## [Written exercise 1]
Answer these from the excerpt on carbon deposition:
(a) Which material is named as the state-of-the-art material for CH₄ conversion?
(b) Over what temperature range was the carbon on the samples gasified in the TPO experiment?
(c) How many kinds of carbon does the infiltrated sample show?
## [Written exercise 2]
For each statement, decide whether the excerpt on carbon deposition supports it. Give yes or no, followed by the exact words from the excerpt that settle it.
(a) The coke on the Ni/Al₂O₃ sample is about ten times that on the perovskite materials.
(b) The two exsolved samples carry a similar amount and type of carbon deposition.
(c) The exsolved samples show three kinds of carbon.

## [Page excerpt]
:::::

Carbon deposition analysis by TPO determined after the above activity testing indicates that indeed the two exsolved samples have similar amount and type of carbon deposition (Fig. 3d) although still minimal in terms of quantity and consistent with the carbon balance (Fig. 4e).

Comparison to the state-of-the-art material for CH₄ conversion, Ni/Al₂O₃ catalyst, shows that the coke deposited on that sample is almost two orders of magnitude higher than the perovskite materials tested in this work (3 vs. 100 mg_carbon/g_sample) over a similar temperature range. The TPO experiment revealed that the carbon on these samples is gassified at different temperatures from 350 to 750 °C, which are typically assigned in the literature to highly crystalline and fibrous carbon profiles (Fig. 4d).^32–34 Specifically, the infiltrated sample has three different kinds (indicated by the three main peaks in the TPO experiment) while only one is present for the exsolved samples (Fig. 4d).

:::::

## [Source material]
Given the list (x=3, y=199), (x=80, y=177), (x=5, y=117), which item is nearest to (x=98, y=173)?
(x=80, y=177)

:::::

## [Task response 1]
(a) Ni/Al₂O₃ catalyst
(b) 350 to 750 °C
(c) Three

## [Task response 2]
(a) No: "almost two orders of magnitude higher than the perovskite materials tested in this work"
(b) Yes: "the two exsolved samples have similar amount and type of carbon deposition"
(c) No: "while only one is present for the exsolved samples"